We all knew AI would eventually generate fake citations. That was almost the boring part. The more interesting question is why so many of them passed through systems designed to evaluate knowledge in the first place.
A recent study audited 111 million references across 2.5 million papers and preprints. Its estimate: nearly 147,000 hallucinated citations entered scientific literature in 2025 alone, many surviving peer review and later appearing in published journal articles. The numbers are striking. But that was not the part that stayed with me.
The Weak Point
What stayed with me was how little friction a plausible-looking citation can encounter once a system is already operating near capacity. Science has always depended partly on trust. Organizations do, too. Peer reviewers are overloaded, researchers publish under pressure, managers skim presentations between meetings. Very few people can independently verify the assumptions behind a market forecast, an AI roadmap or a strategy paper. So credibility often gets assessed indirectly: institutional reputation, internal alignment, familiar language, confidence.
Large language models fit remarkably well into environments like these. They produce communication already shaped into plausibility. Correct structure. Familiar cadence. Convincing synthesis. A citation formatted exactly the way a citation should look. Often enough to pass. Not necessarily enough to be true.

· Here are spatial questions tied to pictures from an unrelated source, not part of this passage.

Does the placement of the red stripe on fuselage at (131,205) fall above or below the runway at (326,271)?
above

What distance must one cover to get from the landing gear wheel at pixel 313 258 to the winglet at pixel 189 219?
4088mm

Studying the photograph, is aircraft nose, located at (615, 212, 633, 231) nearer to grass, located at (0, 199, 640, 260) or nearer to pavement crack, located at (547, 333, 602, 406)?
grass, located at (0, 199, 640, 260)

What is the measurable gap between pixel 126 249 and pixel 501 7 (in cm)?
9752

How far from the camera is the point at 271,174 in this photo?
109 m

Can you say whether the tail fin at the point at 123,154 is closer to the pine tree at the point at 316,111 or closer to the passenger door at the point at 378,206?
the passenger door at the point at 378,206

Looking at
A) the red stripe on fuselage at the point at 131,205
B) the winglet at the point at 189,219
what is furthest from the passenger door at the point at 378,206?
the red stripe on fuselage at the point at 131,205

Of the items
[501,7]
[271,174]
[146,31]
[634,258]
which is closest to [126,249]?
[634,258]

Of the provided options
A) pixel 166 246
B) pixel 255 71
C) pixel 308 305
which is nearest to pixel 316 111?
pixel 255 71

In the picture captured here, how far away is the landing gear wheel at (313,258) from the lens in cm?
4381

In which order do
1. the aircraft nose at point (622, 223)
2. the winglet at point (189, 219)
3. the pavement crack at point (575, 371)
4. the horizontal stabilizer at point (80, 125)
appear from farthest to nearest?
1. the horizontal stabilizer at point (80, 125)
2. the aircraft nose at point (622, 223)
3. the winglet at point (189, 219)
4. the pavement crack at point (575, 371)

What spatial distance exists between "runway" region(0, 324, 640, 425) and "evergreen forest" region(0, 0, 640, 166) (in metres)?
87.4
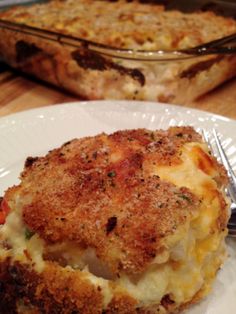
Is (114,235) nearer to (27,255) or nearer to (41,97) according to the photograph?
(27,255)

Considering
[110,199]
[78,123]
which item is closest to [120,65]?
[78,123]

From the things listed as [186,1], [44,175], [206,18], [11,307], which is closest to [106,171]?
[44,175]

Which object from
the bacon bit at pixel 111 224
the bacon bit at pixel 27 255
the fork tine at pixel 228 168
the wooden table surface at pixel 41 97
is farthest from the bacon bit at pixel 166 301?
the wooden table surface at pixel 41 97

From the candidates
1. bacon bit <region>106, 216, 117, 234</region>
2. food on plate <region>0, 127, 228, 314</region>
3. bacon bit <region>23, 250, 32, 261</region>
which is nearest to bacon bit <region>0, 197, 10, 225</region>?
food on plate <region>0, 127, 228, 314</region>

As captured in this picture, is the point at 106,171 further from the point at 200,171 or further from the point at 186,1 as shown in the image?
the point at 186,1

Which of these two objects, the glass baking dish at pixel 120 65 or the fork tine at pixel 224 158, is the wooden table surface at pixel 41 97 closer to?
the glass baking dish at pixel 120 65

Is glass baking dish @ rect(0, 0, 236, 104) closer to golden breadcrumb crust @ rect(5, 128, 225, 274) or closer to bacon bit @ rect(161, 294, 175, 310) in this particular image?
golden breadcrumb crust @ rect(5, 128, 225, 274)

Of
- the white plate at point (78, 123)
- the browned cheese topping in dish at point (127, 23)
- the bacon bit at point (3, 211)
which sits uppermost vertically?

Plausibility Scales Differently
For years, the dominant assumption was that organizations mainly suffered from too much information. Too many emails, reports, dashboards, PDFs, Slack messages. I’m no longer sure quantity was ever the hardest part. The harder part may have been orientation all along. And systems built around plausibility behave differently once plausible communication becomes nearly free.
I notice this changing the way I read. Fluency used to be a fairly reliable proxy for competence. Now I sometimes become more attentive when a text feels slightly too complete. Too frictionless. Too perfectly balanced. Not because AI-generated writing is inherently bad. Often it is useful. Sometimes excellent. But increasingly, I pay attention to other signals: specificity, selective emphasis, traces of constraint, moments where a text reveals trade-offs or lived familiarity with a subject.
The Familiar Becomes Easier to Reproduce
One detail from the study keeps bothering me. The hallucinated citations disproportionately assigned credit to already prominent scholars. That feels less like a bug than a structural tendency. Large language models compress probability distributions from existing systems. The familiar becomes easier to reproduce. Visibility compounds. Canonical language becomes even more canonical.
And underneath all this, a feedback loop is beginning to form. Fake citations enter papers. Papers enter databases. Databases enter future model training. Future models generate new text from contaminated corpora.
Fluency Gains Power
Science will not collapse because of this. But our interfaces with knowledge are changing. More and more people encounter expertise indirectly now: through summaries, generated syntheses, assistants, briefings, AI-mediated search. Under those conditions, fluency gains power.
Which may explain why proximity to people with proven judgment suddenly feels more valuable again. Experts who still know where a number came from. People willing to say “I don’t know” before producing another plausible synthesis. Communities where reputation depends not only on visibility, but on traceability.
That feels less like nostalgia than adaptation. Plausibility is becoming abundant. Grounded interpretation may not scale as easily.